PROJECT SUMMARY Sighs are critical for survival. They maintain normal lung functions by preventing atelectasis. Moreover, sighs have also been implicated in arousal, and failure to sigh has been associated with Sudden Infant Death Syndrome. The Ramirez lab has demonstrated that sighs are generated within the preBötzinger complex in the ventrolateral medulla. Indeed, the same neurons that generate eupneic inspiratory rhythmic activity seem to generate also sighs. This leads to an important, yet unresolved puzzle: How can the same neuronal network generate two types of breathing rhythm with strikingly different timing characteristics? The eupneic inspiratory rhythm occurs at a frequency of 1-2 Hz, while sighs are generated in the range of several minutes. Here we test the hypothesis that sighs are generated by neuroglial interactions that involve purinergic and glutamatergic interactions between glia and neurons with specific intrinsic and synaptic properties. This hypothesis is tested in three specific aims: Aim 1 will characterize the glial properties critical for the generation of sighs. We will evaluate the pharmacological, and neuromodulatory properties of isolated glia, and glia embedded within the respiratory network, using calcium imaging and optogenetic tools. Aim 2 will characterize the specific neuronal properties that are critical for the generation of sighs. We will test the hypothesis that these neuronal properties involve P/Q-type calcium channel dependent synaptic transmission that is modulated by metabotropic glutamate receptors (mGluR8), as well as intrinsic membrane properties that involve the persistent sodium current that is modulated by muscarinic receptors and beta-adrenergic receptors. Aims 1 and 2 will be performed in in vitro slice preparations that are amenable to a rigorous cellular level analysis. These two aims are complemented by aim 3 in which we will implement our insights gained in vitro in an in vivo preparation that is also amenable to optogenetic manipulations. This grant will provide critical insights into the generation of the sigh. In addition, this project will provide fundamental insights into neuroglial interactions. These insights will not only be relevant in the context of sigh rhythmogenesis, but these studies will also be important for understanding the generation of rhythmic behaviors in general.

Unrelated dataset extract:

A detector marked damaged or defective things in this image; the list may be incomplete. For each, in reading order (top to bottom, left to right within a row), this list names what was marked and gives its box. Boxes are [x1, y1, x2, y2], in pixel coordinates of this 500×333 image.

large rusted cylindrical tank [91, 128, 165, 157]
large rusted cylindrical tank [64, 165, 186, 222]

项目摘要精子对生存至关重要。它们通过防止肺不张来维持正常的肺功能。而且，也与觉醒有关，而不叹气与婴儿猝死有关综合征Ramirez实验室已经证明，叹息是在前Bötzinger复合物中产生的，延髓腹外侧事实上，产生正常吸气节律活动的神经元似乎生亦叹。这就引出了一个重要但尚未解决的难题：同样的神经元网络产生两种具有明显不同的时间特征的呼吸节律？正常呼吸的吸气节律以1-2 Hz的频率发生，而叹息在几分钟的范围内产生。这里我们检验sigh是由涉及嘌呤能和多巴胺能的神经胶质细胞相互作用产生的假设神经胶质和神经元之间的相互作用具有特定的内在和突触特性。这一假设得到验证在三个具体的目标：目标1将表征的神经胶质细胞的特性的产生的叹息。我们将评价分离的神经胶质细胞和包埋在神经胶质细胞中的神经胶质细胞的药理学和神经调节特性。呼吸网络，使用钙成像和光遗传学工具。目的2将表征特定的神经元这些性质对于产生叹气是至关重要的。我们将检验这些神经元特性涉及P/Q型钙通道依赖性突触传递谷氨酸受体（mGluR 8），以及涉及持续钠离子通道的内在膜特性。由毒蕈碱受体和β-肾上腺素能受体调节的电流。目标1和2将是在适合于严格的细胞水平分析的体外切片制备中进行。这两个目标由目标3补充，在目标3中，我们将在体内制剂中实施我们在体外获得的见解，也可以进行光遗传学操作。这笔赠款将提供关键的见解，一代的哎。此外，该项目将提供神经胶质细胞相互作用的基本见解。这些见解将不仅与叹息节律发生有关，而且这些研究也对以下方面很重要：理解一般节奏行为的产生。